GET follower-01/_search { ... "max_score" : 1.0, "hits" : [ { "_index" : "follower-01", "_type" : "_doc", "_id" : "1", "_score" : 1.0, "_source" : { "Doctor Sleep" : "Stephen King" } } ] } }

Pause and resume replication

You can temporarily pause replication if you need to remediate issues or reduce load on the leader domain. Send this request to the follower domain. Make sure to include an empty request body:

POST _plugins/_replication/follower-01/_pause {}

Then get the status to ensure that replication is paused:

GET _plugins/_replication/follower-01/_status { "status" : "PAUSED", "reason" : "User initiated", "leader_alias" : "connection-alias", "leader_index" : "leader-01", "follower_index" : "follower-01" }

When you're done making changes, resume replication. Send this request to the follower domain. Make sure to include an empty request body:

POST _plugins/_replication/follower-01/_resume {}

You can't resume replication after it's been paused for more than 12 hours. You must stop replication, delete the follower index, and restart replication of the leader.

Stop replication

When you stop replication completely, the follower index unfollows the leader and becomes a standard index. You can't restart replication after you stop it.

Stop replication from the follower domain. Make sure to include an empty request body:

POST _plugins/_replication/follower-01/_stop {}

Auto-follow

You can define a set of replication rules against a single leader domain that automatically replicate indexes that match a specified pattern. When an index on the leader domain matches one of the patterns (for example, books*), a matching follower index is created on the follower domain. OpenSearch Service replicates any existing indexes that match the pattern, as well as new indexes that you create. It does not replicate indexes that already exist on the follower domain.

To replicate all indexes (with the exception of system-created indexes, and those that already exist on the follower domain), use a wildcard (*) pattern.

Create a replication rule

Create a replication rule on the follower domain, and specify the name of the cross-cluster connection:

POST _plugins/_replication/_autofollow { "leader_alias" : "connection-alias", "name": "rule-name", "pattern": "books*", "use_roles":{ "leader_cluster_role": "all_access", "follower_cluster_role": "all_access" } }

You can find the connection alias on the Connections tab on your domain dashboard.

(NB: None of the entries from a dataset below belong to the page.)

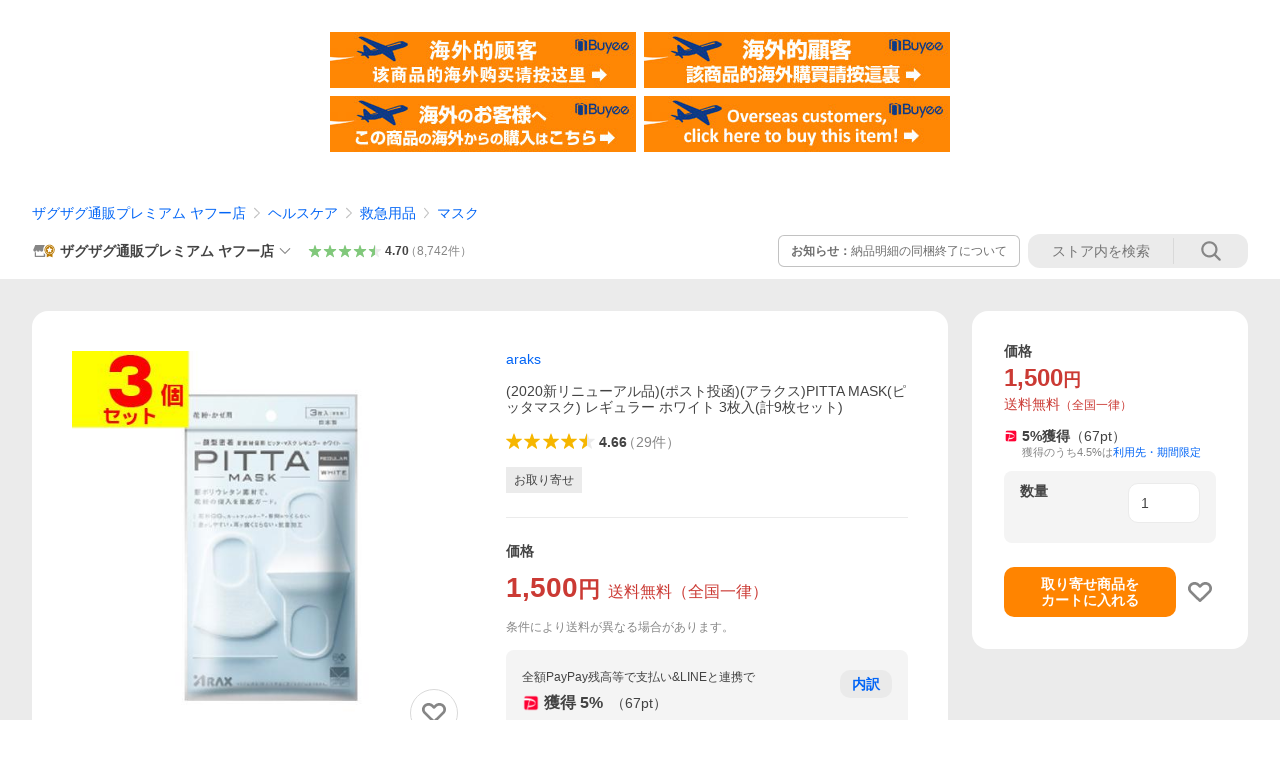

--- FILE ---
content_type: text/javascript; charset=UTF-8
request_url: https://yads.yjtag.yahoo.co.jp/tag?s=13978_582531&fr_id=yads_9343376-1&p_elem=PRMB&u=https%3A%2F%2Fstore.shopping.yahoo.co.jp%2Fzagzag%2F4987009157286-3.html&pv_ts=1768825716818&cu=https%3A%2F%2Fstore.shopping.yahoo.co.jp%2Fzagzag%2F4987009157286-3.html&suid=245c97b3-1b02-492f-9cd4-987af58ed223
body_size: 786
content:
yadsDispatchDeliverProduct({"dsCode":"13978_582531","patternCode":"13978_582531-617640","outputType":"js_frame","targetID":"PRMB","requestID":"a1879b9c01b2cde441c6db5a70ebdb1d","products":[{"adprodsetCode":"13978_582531-617640-653580","adprodType":3,"adTag":"<script onerror='YJ_YADS.passback()' src='https://yads.yjtag.yahoo.co.jp/yda?adprodset=13978_582531-617640-653580&cb=1768825723916&cu=https%3A%2F%2Fstore.shopping.yahoo.co.jp%2Fzagzag%2F4987009157286-3.html&p_elem=PRMB&pv_id=a1879b9c01b2cde441c6db5a70ebdb1d&suid=245c97b3-1b02-492f-9cd4-987af58ed223&u=https%3A%2F%2Fstore.shopping.yahoo.co.jp%2Fzagzag%2F4987009157286-3.html' type='text/javascript'></script>","width":"320","height":"50","iframeFlag":0},{"adprodsetCode":"13978_582531-617640-653581","adprodType":5,"adTag":"<a href=\"https://yahoo.jp/XdAdwI\" target=\"_top\">\n  <img src=\"https://s.yimg.jp/images/listing/deliveryope/jisyakou/202211_donation_320_50.jpg\" width=\"320\" height=\"50\" border=\"0\">\n  </img>\n</a>","width":"320","height":"50"}],"measurable":1,"frameTag":"<div style=\"text-align:center;\"><iframe src=\"https://s.yimg.jp/images/listing/tool/yads/yads-iframe.html?s=13978_582531&fr_id=yads_9343376-1&p_elem=PRMB&u=https%3A%2F%2Fstore.shopping.yahoo.co.jp%2Fzagzag%2F4987009157286-3.html&pv_ts=1768825716818&cu=https%3A%2F%2Fstore.shopping.yahoo.co.jp%2Fzagzag%2F4987009157286-3.html&suid=245c97b3-1b02-492f-9cd4-987af58ed223\" style=\"border:none;clear:both;display:block;margin:auto;overflow:hidden\" allowtransparency=\"true\" data-resize-frame=\"true\" frameborder=\"0\" height=\"50\" id=\"yads_9343376-1\" name=\"yads_9343376-1\" scrolling=\"no\" title=\"Ad Content\" width=\"320\" allow=\"fullscreen; attribution-reporting\" allowfullscreen loading=\"eager\" ></iframe></div>"});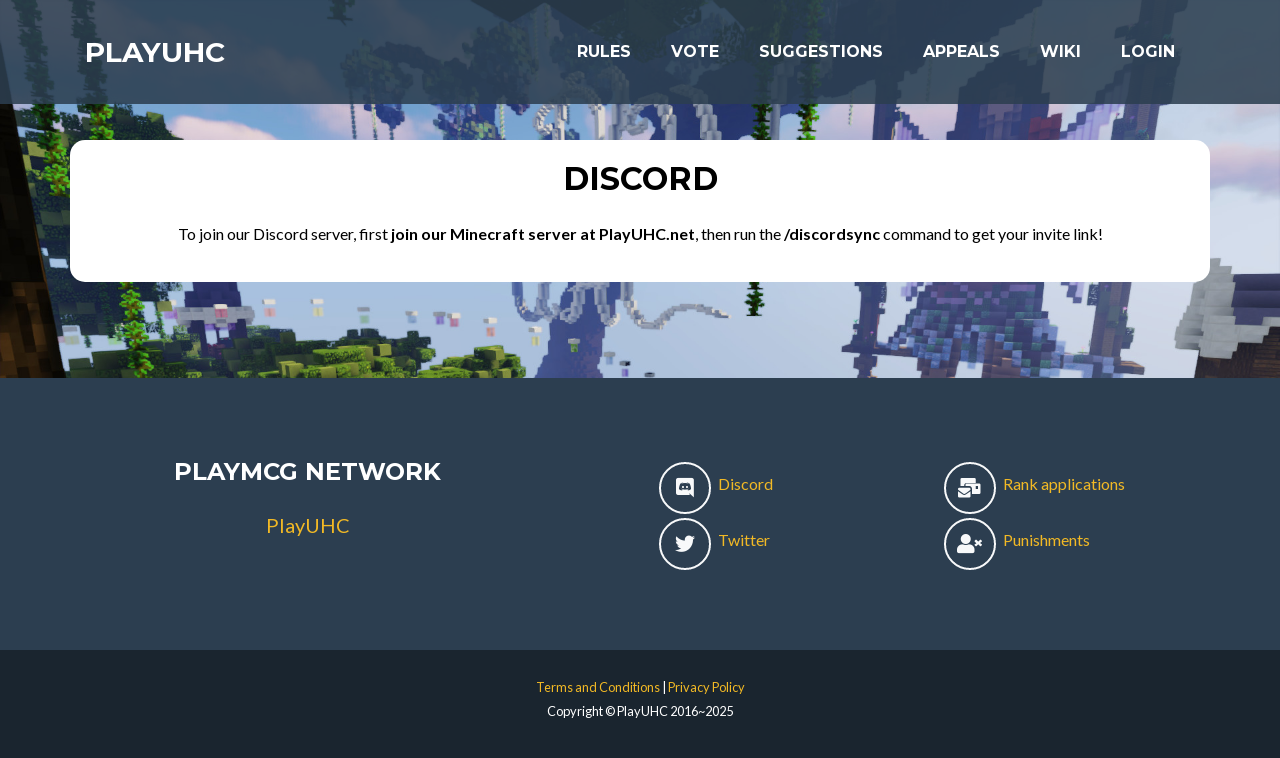

--- FILE ---
content_type: text/html; charset=UTF-8
request_url: https://playuhc.net/discord/
body_size: 1956
content:
<!DOCTYPE html>
<html lang="en">

<head>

This example assumes that an admin is issuing the request, and it uses all_access as the leader and follower domain roles for simplicity. In production environments, however, we recommend that you create replication users on both the leader and follower indexes and map them accordingly. The usernames must be identical. For information about these roles and how to map them, see Map the leader and follower cluster roles in the OpenSearch documentation.

To retrieve a list of existing replication rules on a domain, use the auto-follow stats API operation.

To test the rule, create an index that matches the pattern on the leader domain:

PUT books-are-fun

And check that its replica appears on the follower domain:

GET _cat/indices health status index uuid pri rep docs.count docs.deleted store.size pri.store.size green open books-are-fun ldfHO78xYYdxRMULuiTvSQ 1 1 0 0 208b 208b

Delete a replication rule

When you delete a replication rule, OpenSearch Service stops replicating new indices that match the pattern, but continues existing replication activity until you stop replication of those indexes.

Delete replication rules from the follower domain:

DELETE _plugins/_replication/_autofollow { "leader_alias" : "connection-alias", "name": "rule-name" }

Upgrading connected domains

In order to upgrade the engine version of two domains that have a cross-cluster connection, upgrade the follower domain first and then the leader domain. Do not delete the connection between them, otherwise replication pauses and you won't be able to resume it.